Cantor's Naive Set Theory allows the construction of the set of all ordinals, which contains itself, which triggers the Burali-Forti Paradox. ZFC both disallows a set of the size of all ordinals and typically uses Von Neumann's definition of ordinals. Under Von Neumann's definition, a set $\alpha$ is an ordinal number iff
1. If $\beta$ is a member of $\alpha$, then $\beta$ is a proper subset of $\alpha$;
2. If $\beta$ and $\gamma$ are members of $\alpha$ then one of the following is true: $\beta=\gamma$, $\beta$ is a member of $\gamma$, or $\gamma$ is a member of $\beta$;
and 3. If $\beta$ is a nonempty proper subset of $\alpha$, then there exists a $\gamma$ member of $\alpha$ such that the intersection $\gamma \cap \beta$ is empty. (Definition from Wolfram Mathworld).

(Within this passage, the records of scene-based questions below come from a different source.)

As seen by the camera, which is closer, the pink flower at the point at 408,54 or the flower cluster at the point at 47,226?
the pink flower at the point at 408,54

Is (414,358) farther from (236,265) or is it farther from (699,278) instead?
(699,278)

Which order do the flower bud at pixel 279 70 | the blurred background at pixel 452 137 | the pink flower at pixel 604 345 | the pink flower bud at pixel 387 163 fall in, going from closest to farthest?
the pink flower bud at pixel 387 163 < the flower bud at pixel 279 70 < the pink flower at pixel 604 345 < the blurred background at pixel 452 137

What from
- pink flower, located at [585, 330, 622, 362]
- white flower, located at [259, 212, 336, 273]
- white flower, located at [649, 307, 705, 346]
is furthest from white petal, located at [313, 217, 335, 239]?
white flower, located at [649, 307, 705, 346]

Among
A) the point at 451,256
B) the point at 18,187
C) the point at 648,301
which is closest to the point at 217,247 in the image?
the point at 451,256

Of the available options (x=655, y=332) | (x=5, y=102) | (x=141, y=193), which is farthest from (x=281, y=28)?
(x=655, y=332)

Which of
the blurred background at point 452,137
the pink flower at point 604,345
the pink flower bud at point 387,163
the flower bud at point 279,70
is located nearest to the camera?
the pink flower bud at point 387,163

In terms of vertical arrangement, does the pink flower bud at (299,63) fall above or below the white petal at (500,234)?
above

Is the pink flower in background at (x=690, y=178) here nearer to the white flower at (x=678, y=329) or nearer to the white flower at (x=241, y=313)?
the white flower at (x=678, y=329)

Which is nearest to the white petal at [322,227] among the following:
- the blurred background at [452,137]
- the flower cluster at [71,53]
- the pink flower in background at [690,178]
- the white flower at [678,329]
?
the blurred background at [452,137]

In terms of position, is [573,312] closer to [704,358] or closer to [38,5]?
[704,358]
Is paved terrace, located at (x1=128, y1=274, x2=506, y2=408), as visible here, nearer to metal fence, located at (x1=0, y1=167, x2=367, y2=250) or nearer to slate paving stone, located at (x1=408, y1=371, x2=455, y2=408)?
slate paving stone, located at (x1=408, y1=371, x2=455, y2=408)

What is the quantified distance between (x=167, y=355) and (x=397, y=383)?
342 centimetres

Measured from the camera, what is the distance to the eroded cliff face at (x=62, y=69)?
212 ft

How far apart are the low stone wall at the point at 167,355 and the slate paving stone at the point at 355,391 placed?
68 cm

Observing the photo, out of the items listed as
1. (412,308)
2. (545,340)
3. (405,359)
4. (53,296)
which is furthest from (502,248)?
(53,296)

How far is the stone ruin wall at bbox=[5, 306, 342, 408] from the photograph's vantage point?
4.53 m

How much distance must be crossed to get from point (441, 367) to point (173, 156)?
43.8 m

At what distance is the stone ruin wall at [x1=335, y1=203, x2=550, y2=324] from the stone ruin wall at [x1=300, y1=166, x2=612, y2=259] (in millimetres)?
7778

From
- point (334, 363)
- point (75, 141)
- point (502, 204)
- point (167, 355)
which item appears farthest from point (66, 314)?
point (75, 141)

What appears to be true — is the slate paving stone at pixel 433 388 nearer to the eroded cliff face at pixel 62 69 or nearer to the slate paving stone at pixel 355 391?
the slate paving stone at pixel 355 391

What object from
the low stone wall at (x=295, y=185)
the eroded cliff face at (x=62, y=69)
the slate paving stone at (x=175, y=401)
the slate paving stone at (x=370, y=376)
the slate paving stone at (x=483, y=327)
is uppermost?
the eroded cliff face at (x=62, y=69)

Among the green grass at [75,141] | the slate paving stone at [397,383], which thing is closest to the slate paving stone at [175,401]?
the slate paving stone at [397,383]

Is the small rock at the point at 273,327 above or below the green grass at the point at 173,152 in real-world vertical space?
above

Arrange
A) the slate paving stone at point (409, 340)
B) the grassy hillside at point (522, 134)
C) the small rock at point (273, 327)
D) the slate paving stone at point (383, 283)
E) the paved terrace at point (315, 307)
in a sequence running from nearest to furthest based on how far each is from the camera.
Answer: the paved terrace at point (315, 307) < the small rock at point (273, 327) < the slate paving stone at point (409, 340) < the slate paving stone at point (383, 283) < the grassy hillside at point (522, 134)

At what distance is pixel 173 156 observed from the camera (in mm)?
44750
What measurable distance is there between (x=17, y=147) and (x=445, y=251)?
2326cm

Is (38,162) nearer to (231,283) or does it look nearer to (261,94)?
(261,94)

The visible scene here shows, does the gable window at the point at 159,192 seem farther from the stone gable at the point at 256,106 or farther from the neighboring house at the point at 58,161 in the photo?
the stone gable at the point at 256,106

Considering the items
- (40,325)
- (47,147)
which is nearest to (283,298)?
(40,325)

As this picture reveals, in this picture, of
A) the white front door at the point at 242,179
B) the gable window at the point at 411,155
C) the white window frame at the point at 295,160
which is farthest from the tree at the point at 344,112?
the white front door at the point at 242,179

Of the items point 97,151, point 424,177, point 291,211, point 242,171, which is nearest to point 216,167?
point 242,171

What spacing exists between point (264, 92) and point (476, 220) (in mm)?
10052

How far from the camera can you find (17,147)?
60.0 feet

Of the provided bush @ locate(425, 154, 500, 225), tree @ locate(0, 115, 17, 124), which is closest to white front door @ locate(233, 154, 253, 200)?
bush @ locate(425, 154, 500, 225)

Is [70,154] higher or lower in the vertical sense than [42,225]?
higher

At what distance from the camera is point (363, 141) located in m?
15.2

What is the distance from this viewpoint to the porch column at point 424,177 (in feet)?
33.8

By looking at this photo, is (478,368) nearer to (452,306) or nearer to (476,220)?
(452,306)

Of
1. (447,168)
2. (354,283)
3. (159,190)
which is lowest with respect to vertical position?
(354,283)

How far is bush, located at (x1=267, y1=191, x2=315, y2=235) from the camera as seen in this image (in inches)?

The first rule implies that no ordinal is an element of itself, hence even if the axiom of foundation and axiom of replacement did not exist, the set of all ordinals could not be an ordinal, since it would violate the first rule, and the Burali-Forti Paradox would therefore still be resolved. So... there seems like their must be a significant difference between Cantor's definition of ordinals and Von Neumann's, since Cantor's Naive Set Theory still allows the set of all ordinals to be an ordinal. Cantor's ordinals can be elements of themselves. Why can Cantor's ordinals be elements of themselves? What is it about his definition of ordinals that allows them to be elements of themselves?